(TO BE DONE): Please check the motorcycle battery text below: at what temperature are cold-cranking amps measured?

(SELECTED PASSAGE):
No matter if you’re shopping for motorcycle batteries online or in person, you have to be sure that the following attributes are sufficient for both your bike, as well as your type of riding.

  • Amp-hours (Ah). Ah is the number of hours that a battery can produce a constant 1 amp current – a crucial capacity if you’ve installed aftermarket extras like lights, heaters, or navigation electronics.
  • Cold-cranking amps (CCA). CCA measures the number of continuous amps that a battery can produce for 30 seconds at 7.2V at a temperature of 0°F (-18°C) – a critical measurement if you expect to leave your bike outside during cold weather.
  • Reserve capacity (RC). RC is the length of time that a fully charged 12V battery can run before dropping below 10.5V – an important parameter to know if you do a lot of riding through remote locations, and where an alternator failure could potentially leave you stranded.

The fact is, bigger isn’t always better. Installing a motorcycle battery with a higher amperage than your bike is rated for can quickly damage your electrical system, so it’s important to know what the system is rated for.

The Final Word

Source: rbbattery.com

At the end of the day, even if your battery is out of sight, it’s simply not a component that you can afford to take your eyes off of. A battery failure isn’t likely to have catastrophic consequences, but it can still leave you in an unwanted on-, as well as off-road predicament. That’s why you want to follow your battery manufacturer’s maintenance schedule as recommended, and you want to be aware of which battery specs are most important in case you need to make an unplanned replacement.

By familiarizing yourself with your battery’s specs, you can always be sure that you’re getting the right batteries for motorcycle systems. It’s knowledge that’s going to keep you on the highway and help protect your bike.

(STORED ROWS):
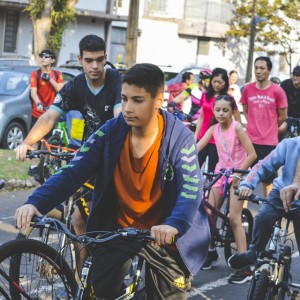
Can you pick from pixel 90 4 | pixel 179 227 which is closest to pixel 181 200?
pixel 179 227

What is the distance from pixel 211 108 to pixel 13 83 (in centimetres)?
695

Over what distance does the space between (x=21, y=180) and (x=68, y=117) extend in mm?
2352

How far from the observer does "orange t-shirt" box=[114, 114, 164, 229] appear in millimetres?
4441

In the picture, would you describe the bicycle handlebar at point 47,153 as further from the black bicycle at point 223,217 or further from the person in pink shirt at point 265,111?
the person in pink shirt at point 265,111

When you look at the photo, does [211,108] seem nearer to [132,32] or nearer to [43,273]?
[43,273]

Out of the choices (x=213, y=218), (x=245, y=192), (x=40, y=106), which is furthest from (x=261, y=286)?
(x=40, y=106)

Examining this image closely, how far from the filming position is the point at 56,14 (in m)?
30.4

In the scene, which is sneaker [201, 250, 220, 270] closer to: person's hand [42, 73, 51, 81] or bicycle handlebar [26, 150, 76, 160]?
bicycle handlebar [26, 150, 76, 160]

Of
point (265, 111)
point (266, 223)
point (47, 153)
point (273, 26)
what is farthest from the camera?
point (273, 26)

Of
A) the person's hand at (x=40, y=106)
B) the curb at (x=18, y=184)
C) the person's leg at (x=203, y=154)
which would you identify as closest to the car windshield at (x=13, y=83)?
the person's hand at (x=40, y=106)

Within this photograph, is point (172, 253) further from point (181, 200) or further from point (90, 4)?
point (90, 4)

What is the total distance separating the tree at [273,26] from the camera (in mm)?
43844

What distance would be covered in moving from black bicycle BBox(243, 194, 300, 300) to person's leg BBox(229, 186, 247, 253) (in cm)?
207

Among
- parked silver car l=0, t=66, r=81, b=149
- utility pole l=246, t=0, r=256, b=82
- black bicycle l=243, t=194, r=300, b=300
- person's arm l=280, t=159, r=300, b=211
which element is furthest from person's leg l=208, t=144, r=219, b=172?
utility pole l=246, t=0, r=256, b=82
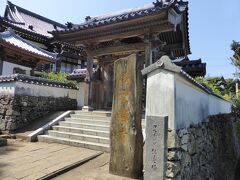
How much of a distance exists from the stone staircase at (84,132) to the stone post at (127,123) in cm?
150

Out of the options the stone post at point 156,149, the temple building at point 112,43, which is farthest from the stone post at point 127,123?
the temple building at point 112,43

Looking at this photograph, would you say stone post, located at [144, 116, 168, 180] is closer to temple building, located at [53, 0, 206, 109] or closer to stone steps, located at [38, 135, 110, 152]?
stone steps, located at [38, 135, 110, 152]

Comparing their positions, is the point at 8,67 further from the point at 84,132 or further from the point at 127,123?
the point at 127,123

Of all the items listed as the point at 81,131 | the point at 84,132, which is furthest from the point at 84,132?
the point at 81,131

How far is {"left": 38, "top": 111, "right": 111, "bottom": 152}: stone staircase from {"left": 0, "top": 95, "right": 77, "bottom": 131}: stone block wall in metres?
1.55

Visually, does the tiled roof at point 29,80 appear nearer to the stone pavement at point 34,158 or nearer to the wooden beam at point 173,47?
the stone pavement at point 34,158

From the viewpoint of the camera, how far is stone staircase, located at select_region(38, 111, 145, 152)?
6.43m

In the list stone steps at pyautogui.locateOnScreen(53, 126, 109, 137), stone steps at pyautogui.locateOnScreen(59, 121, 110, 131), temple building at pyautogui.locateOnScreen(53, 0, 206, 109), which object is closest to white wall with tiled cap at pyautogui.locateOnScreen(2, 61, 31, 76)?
temple building at pyautogui.locateOnScreen(53, 0, 206, 109)

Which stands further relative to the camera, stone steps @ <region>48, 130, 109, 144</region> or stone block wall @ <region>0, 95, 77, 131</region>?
stone block wall @ <region>0, 95, 77, 131</region>

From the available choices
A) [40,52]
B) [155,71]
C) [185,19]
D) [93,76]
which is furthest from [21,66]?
[155,71]

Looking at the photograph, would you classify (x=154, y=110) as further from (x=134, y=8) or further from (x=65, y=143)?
(x=134, y=8)

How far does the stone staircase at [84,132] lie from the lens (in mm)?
6434

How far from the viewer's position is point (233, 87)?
25.1m

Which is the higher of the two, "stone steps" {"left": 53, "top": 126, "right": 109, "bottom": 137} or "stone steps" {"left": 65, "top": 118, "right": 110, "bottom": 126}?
"stone steps" {"left": 65, "top": 118, "right": 110, "bottom": 126}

(WRITTEN ANSWER): At 0°F (-18°C).